READING TEXT:
.....
= Titanic Requiem =

Titanic Requiem is a musical work by Robin Gibb and Robin-John Gibb, first performed in April 2012, a month before the death of Robin Gibb senior. The work was conceived as a commemoration of the sinking of the Titanic on 15 April 1912.

==Première==
The première was given by the Royal Philharmonic Orchestra and RSVP Voices under Cliff Masterson, at Central Hall, Westminster, on 10 April 2012, in a concert programme that also included a selection of music played on the maiden and only voyage of . The soloists included Aled Jones and Isabel Suckling. Robin Gibb, who should have performed the solo "Don't Cry Alone", was too ill to attend the concert, and a recording of the track was played instead, while the new composition was introduced in person by Robin-John.

==Initial reception==
One reviewer said of the New York Suite, "this musical voyage never left home waters". The same reviewer stated that: "Things picked up with the Requiem itself, which was performed with terrific focus under the baton of the music's orchestrator, Cliff Masterson. Robin Gibb's claim that the music could have been written 300 years ago turned out to be the literal truth, in parts. In the “Maiden Voyage” section there was a scrupulous correctness about the part-writing that would have merited a tick from a 19th-century Leipzig professor. Coupled with a distinctly English tone (born of distant memories of folk music mingled with a kind of Jacobean courtliness), it made for something sweetly earnest", and that: “the best things were the stern, minatory numbers, such as the “Confutatis”, which had a sudden turn to major-key radiance that Mendelssohn might have penned.”
.....
DATA:
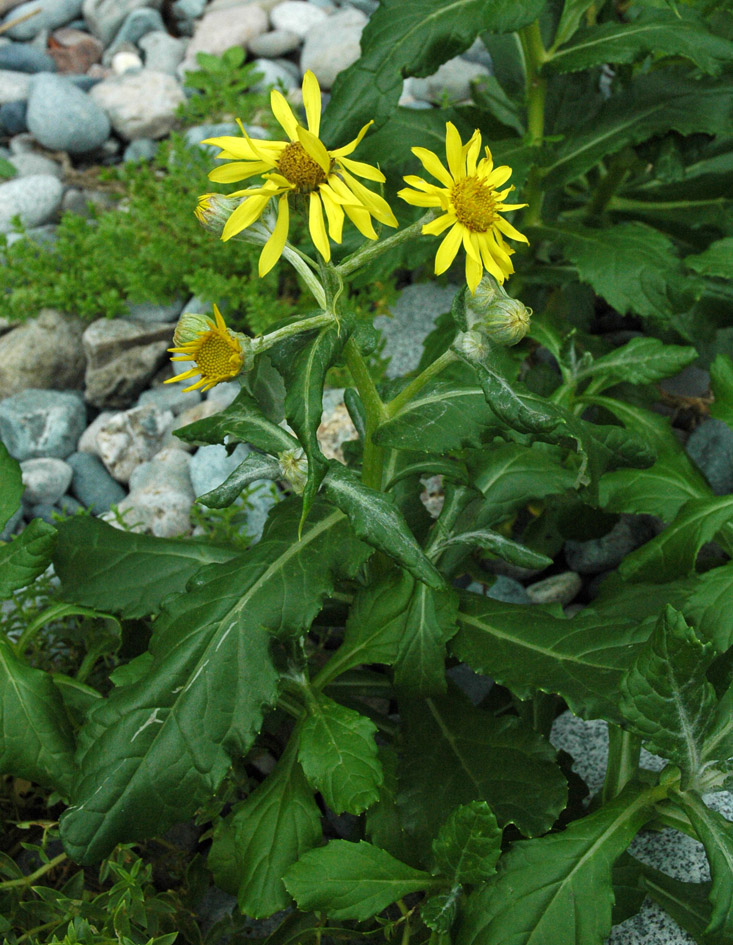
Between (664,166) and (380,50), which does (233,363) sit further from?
(664,166)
.....
WRITTEN EXERCISE 1: In the Titanic Requiem text, which solo was Robin Gibb too ill to sing at the première?
WRITTEN EXERCISE 2: Extend the Titanic Requiem text by writing what comes after its last sentence.
The listing has no connection to the Titanic Requiem text.

EXERCISE OUTPUT 1: "Don't Cry Alone"

EXERCISE OUTPUT 2:
The première was criticised for organisational problems which led to some concert-goers being admitted late. Guest conductor Alan Chircop, who was in charge of the orchestra during the first half, was criticised, and the orchestra itself was said to be over-amplified. Jones's singing was called "unsure". The use of the classical requiem format was said to be misguided by Musical Source; however, the Telegraph reviewer differed, stating that the idea for the piece, written to mark the 100th anniversary of the Titanics sinking, was an ingenious one: compose a suite of mixed vocal and orchestral pieces that would trace the doomed ship's maiden voyage, interweaving this with settings of the Latin Mass for the Dead.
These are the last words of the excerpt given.